____ Given entries
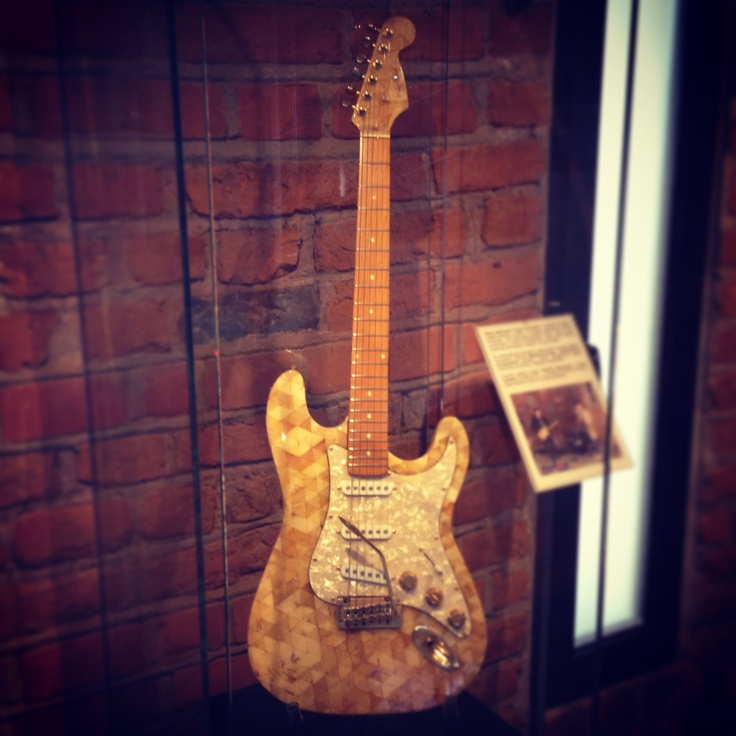 Amber Stratocaster at the Amber Museum, Gdansk, Poland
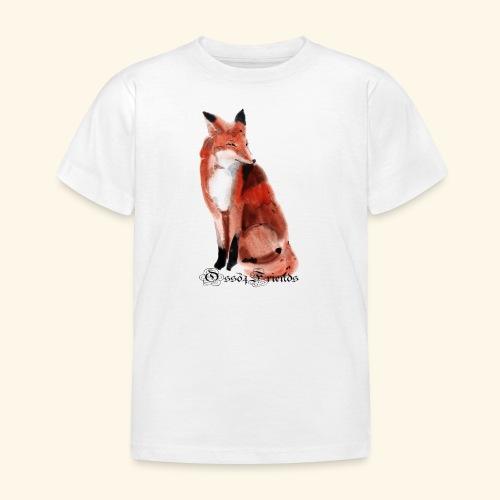 FOX - Maglietta per bambini
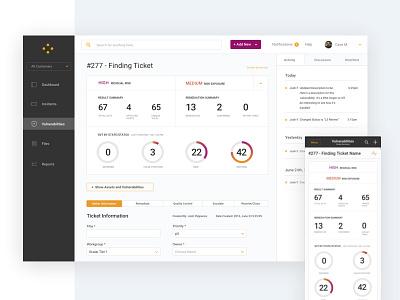 Security App Dashboard analytics metrics dashboard web app app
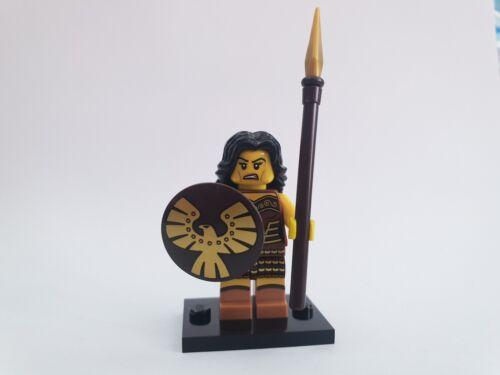 FREE UK POSTAGE Warrior Woman RETIRED Genuine Lego Minifigures Series 10
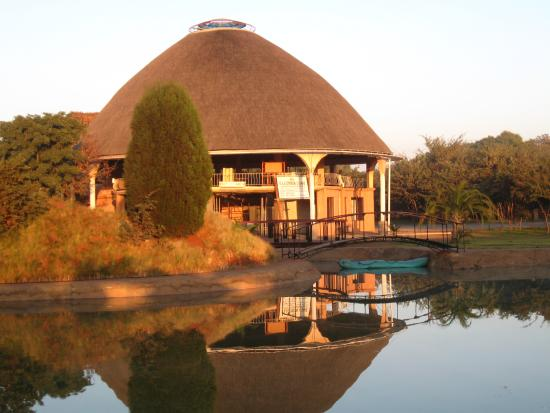 Photo of Kaazmein Lodge and Resort Livingstone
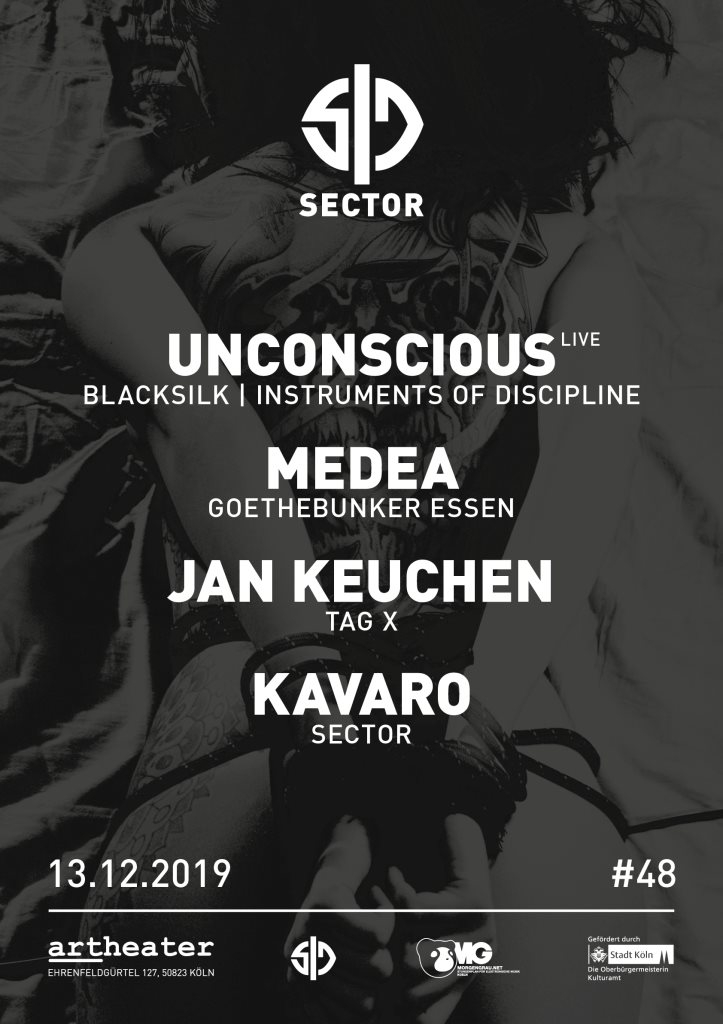 Sector with Unconscious - Live - Flyer front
________
[Aim of the task] From top to bottom, restate the records above exactly and omit every picture.

[The answer]
 Amber Stratocaster at the Amber Museum, Gdansk, Poland
 FOX - Maglietta per bambini
 Security App Dashboard analytics metrics dashboard web app app
 FREE UK POSTAGE Warrior Woman RETIRED Genuine Lego Minifigures Series 10
 Photo of Kaazmein Lodge and Resort Livingstone
 Sector with Unconscious - Live - Flyer front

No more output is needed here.